* Selected extract:
---

11 Things Doctors Need You to Know About Childhood Alzheimer’s
Updated: Jul. 13, 2018You’ve heard the heartbreaking stories of children suffering from dementia-like symptoms—or so-called “childhood Alzheimer’s.” But the term actually refers to two different diseases seen in children, neither of which is actually related to Alzheimer’s. Our experts explain.
The name “childhood Alzheimer’s” isn’t technically correct
Childhood Alzheimer’s has been used colloquially to refer to children who show dementia-like symptoms, but the cause is very different than Alzheimer’s as seen in adults. A couple of diseases that fall under a family of more than 50 conditions known as “lysosomal storage disorders”—namely, Niemann-Pick disease type C (NPC) and Sanfilippo syndrome (mucopolysaccharidosis type III, also referred to as MPS III)—can cause such symptoms in children. Both NPC and MPS III are scientifically different from Alzheimer’s, explains Steven Walkley, DVM, PhD, professor of neuroscience and director of the Rose F. Kennedy Intellectual and Developmental Disabilities Research Center at Albert Einstein College of Medicine in Bronx, New York.
Alzheimer’s disease is a neurodegenerative condition seen in adults. It refers to abnormal levels of a naturally occurring protein (beta-amyloid) in the brain, which clump together between cells to form plaques that can interfere with brain connections. “These changes are associated with the onset and progression of dementia,” says Dr. Walkley. This is the difference between Alzheimer’s and dementia.
So what happens in childhood Alzheimer’s?
The diseases responsible for this tragic condition—NPC and MPS-III—are genetic, neurodevelopmental, and neurodegenerative diseases. Both involve the breakdown of a crucial digestive structure in cells called the lysosome: This unit helps cells process cholesterol and sugar and push them out of cells so the body can put them to use. When there’s a missing or abnormal protein in the lysosome, these important nutrients pile up inside cells, depriving the body of important nutrients and causing cells to behave erratically and eventually die off.
What Alzheimer’s, NPC, and MPS III, do have in common is the deterioration of the brain cells is progressive over time, leading to dementia—but the underlying cause is different and, for patients of the childhood Alzheimer’s diseases, the brain is just one of many organs and systems in the body that suffer damage.
Childhood Alzheimer’s isn’t limited to young children
The progression of the childhood Alzheimer’s diseases NPC and MPS III can vary widely. A person might suffer a very mild or slow-progressing form of the disease, and live into her 20’s, explains Dr. Walkley. Signs of NPC (such as a large liver) can be detected in infancy, and even before birth. Very generally speaking, though, parents or doctors will notice the symptoms of NPC by the time a child turns six. When it comes to MPS III, parents may not notice symptoms until their child begins to walk. In a typical case of MPS III, that can happen in preschool or kindergarten. Parents often don’t realize their child has an issue until he’s in school and not keeping up with the other kids. He might get special help—at which point a teacher or aide may notice that the child’s knowledge base is declining, explains Chester Whitley, PhD, MD, professor of pediatrics at the University of Minnesota Medical School in Minneapolis. Typically, an infected child won’t survive past his or her teenage years. Compare to how a normal brain develops over time.

---

* Supplied material:

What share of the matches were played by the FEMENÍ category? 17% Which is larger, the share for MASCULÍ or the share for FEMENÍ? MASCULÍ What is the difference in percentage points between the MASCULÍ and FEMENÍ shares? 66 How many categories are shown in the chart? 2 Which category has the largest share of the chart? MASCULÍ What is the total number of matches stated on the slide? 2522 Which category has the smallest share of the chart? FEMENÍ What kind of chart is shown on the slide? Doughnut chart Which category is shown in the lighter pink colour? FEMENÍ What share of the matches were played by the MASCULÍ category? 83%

---

* Your task: Extend the article on childhood Alzheimer's above, picking up right after its final sentence.

* Exercise response:
It damages more than memory
The brain symptoms may be the first thing parents notice, but the diseases can also attack other structures and organs: a child will lose dexterity, balance, and the ability to speak. A child with NPC will have a hard time moving her eyes to look up or down; she might blink a lot or jerk her neck; she’ll also experience seizures and motor problems. In the case of MPS III children (who tend to have distinctive facial features, such as a large forehead and coarse hair), they might seem hyperactive and have terrible insomnia, explains Patricia Dickson, MD, chair of the scientific advisory board at the National MPS Society.
It’s rare and genetic
Experts are unsure the number of children at risk since the diseases are often missed—or misdiagnosed. Some reports suggest that NPC occurs in 1 out of 100,000 to 150,000 live births; MPS III may turn up in 1 out of 70,000 to 100,000 births. Because the diseases depend on recessive genes, each parent must be a carrier—this means their offspring will have a one in four chance of developing the condition. In 97 percent of NPC cases, mutations occur in the NPC-1 gene; the rest can be found in NPC-2.
How do genes play a role?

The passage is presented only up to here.